It was
known, indeed, that Mr. Robin had gone abroad years ago to be made
priest; but those who thought of him at all, or, at least as returned,
believed him sent to some other part of England, for the sake of his
father, and it was partly because of the very fact that his father was
so hot against the Papists that it had been thought safe at Rheims to
send him to Derbyshire, since this would be the very last place in which
he would be looked for.
He had avoided Matstead then--riding through it once only by night, with
strange emotions--and had spent most of his time in the south of
Derbyshire, crossing more than once over into Stafford and Chester, and
returning to Padley or to Booth's Edge once in every three or four
months. He had learned a hundred lessons in these wanderings of his.

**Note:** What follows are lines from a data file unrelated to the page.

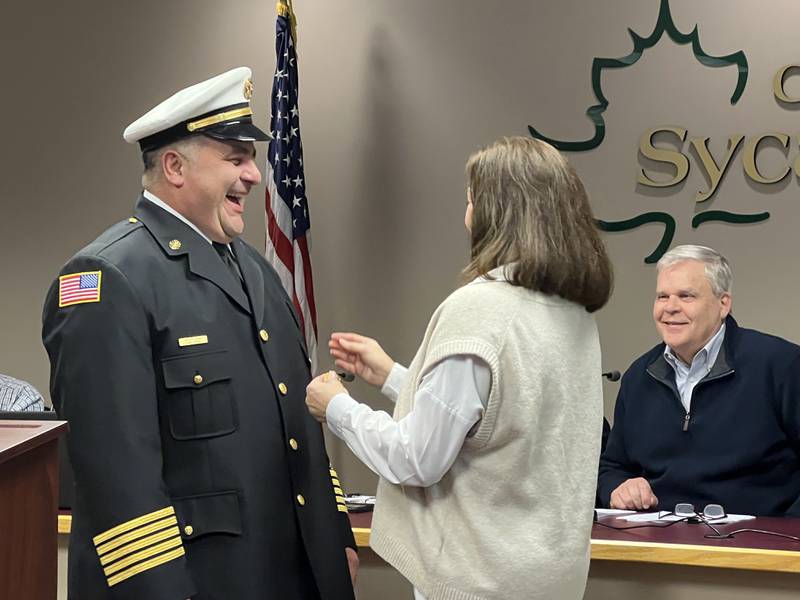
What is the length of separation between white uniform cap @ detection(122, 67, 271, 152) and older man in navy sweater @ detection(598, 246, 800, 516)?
5.01 feet

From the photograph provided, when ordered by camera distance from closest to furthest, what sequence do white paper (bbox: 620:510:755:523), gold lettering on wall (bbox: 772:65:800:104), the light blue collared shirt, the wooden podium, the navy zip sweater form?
the wooden podium
white paper (bbox: 620:510:755:523)
the navy zip sweater
the light blue collared shirt
gold lettering on wall (bbox: 772:65:800:104)

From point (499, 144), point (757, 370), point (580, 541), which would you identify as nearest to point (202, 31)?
point (757, 370)

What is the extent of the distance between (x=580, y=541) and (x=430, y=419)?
0.36 metres

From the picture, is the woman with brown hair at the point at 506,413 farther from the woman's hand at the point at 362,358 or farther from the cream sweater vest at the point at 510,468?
the woman's hand at the point at 362,358

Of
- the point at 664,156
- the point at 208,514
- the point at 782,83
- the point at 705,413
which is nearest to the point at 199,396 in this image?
the point at 208,514

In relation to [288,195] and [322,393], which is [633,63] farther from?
[322,393]

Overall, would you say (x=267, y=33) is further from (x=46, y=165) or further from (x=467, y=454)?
(x=467, y=454)

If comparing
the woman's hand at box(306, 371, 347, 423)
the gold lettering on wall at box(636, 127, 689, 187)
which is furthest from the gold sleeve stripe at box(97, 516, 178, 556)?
the gold lettering on wall at box(636, 127, 689, 187)

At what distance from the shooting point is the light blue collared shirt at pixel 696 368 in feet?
10.3

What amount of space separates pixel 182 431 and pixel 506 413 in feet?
1.91

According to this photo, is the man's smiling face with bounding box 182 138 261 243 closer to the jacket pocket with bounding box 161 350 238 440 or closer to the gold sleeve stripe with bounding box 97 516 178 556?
the jacket pocket with bounding box 161 350 238 440

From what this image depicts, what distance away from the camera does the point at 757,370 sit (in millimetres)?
3088

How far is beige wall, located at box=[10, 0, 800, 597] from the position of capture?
14.2 feet

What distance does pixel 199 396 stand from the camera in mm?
1890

The news that he had now brought with him was of the worst. He had heard
from Catholics in Derby that Mr. Simpson, returned again after his
banishment, recaptured a month or two ago, and awaiting trial at the
Lent Assizes, was beginning to falter. Death was a certainty for him
this time, and it appeared that he had seemed very timorous before two
or three friends who had visited him in gaol, declaring that he had done
all that a man could do, that he was being worn out by suffering and
privation, and that there was some limit, after all, to what God
Almighty should demand.
Marjorie had cried out just now, driven beyond herself at the thought of
what all this must mean for the Catholics of the countryside, many of
whom already had fallen away during the last year or two beneath the
pitiless storm of fines, suspicions, and threats--had cried out that it
was impossible that such a man as Mr.